*Aufgabenbeschreibung:* Gib den Gesprächsausschnitt über die DDR vollständig und Wort für Wort unverändert wieder.

*Gesprächsausschnitt:*

----------

Dahn: Genossenschaften, ein anderes Verkehrswesen, mehr Güterverkehr auf die Schiene, Jugendclubs, Polikliniken…
Schäuble: Sie wollen im Ernst sagen, wir sollten das DDR-Gesundheitssystem in der Bundesrepublik wieder einführen?
Dahn: Teile davon schon, ja.
Schäuble: Dann haben sie eine andere Erinnerung. Vielleicht meinen sie auch die grauenhaften Pflegeheime in der DDR. Und was die Jugendclubs angeht: Glauben Sie das unter den Bedingungen der Freiheit irgendein Jugendlicher in so einen Jugendclub gehen würde?
Dahn: Warum nicht, besser als auf der Straße lungern.
Wie soll die DDR in den Geschichtsbüchern auftauchen?

----------

*Bereitgestelltes Material:*
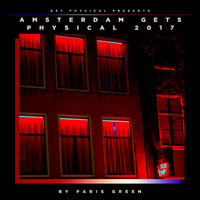Paris Green - Get Physical Presents: Amsterdam Gets Physical 2017 - Compiled & Mixed by Paris Green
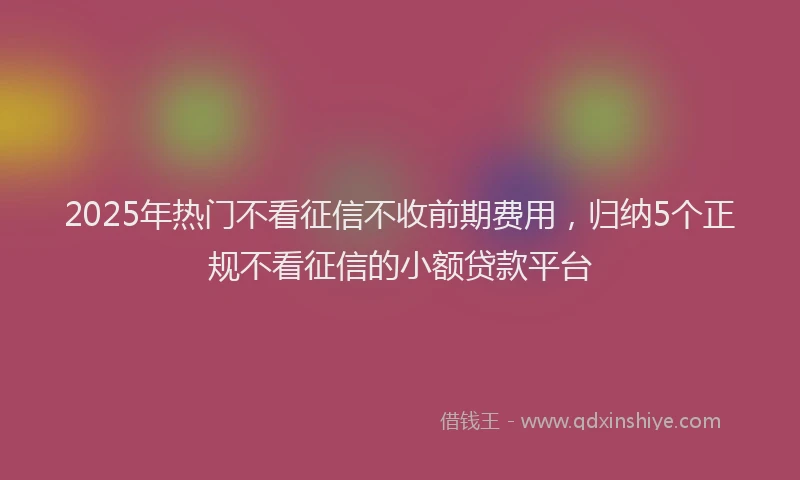 2025年热门不看征信不收前期费用，归纳5个正规不看征信的小额贷款平台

----------

*Antwortfeld:*
Dahn: Genossenschaften, ein anderes Verkehrswesen, mehr Güterverkehr auf die Schiene, Jugendclubs, Polikliniken…
Schäuble: Sie wollen im Ernst sagen, wir sollten das DDR-Gesundheitssystem in der Bundesrepublik wieder einführen?
Dahn: Teile davon schon, ja.
Schäuble: Dann haben sie eine andere Erinnerung. Vielleicht meinen sie auch die grauenhaften Pflegeheime in der DDR. Und was die Jugendclubs angeht: Glauben Sie das unter den Bedingungen der Freiheit irgendein Jugendlicher in so einen Jugendclub gehen würde?
Dahn: Warum nicht, besser als auf der Straße lungern.
Wie soll die DDR in den Geschichtsbüchern auftauchen?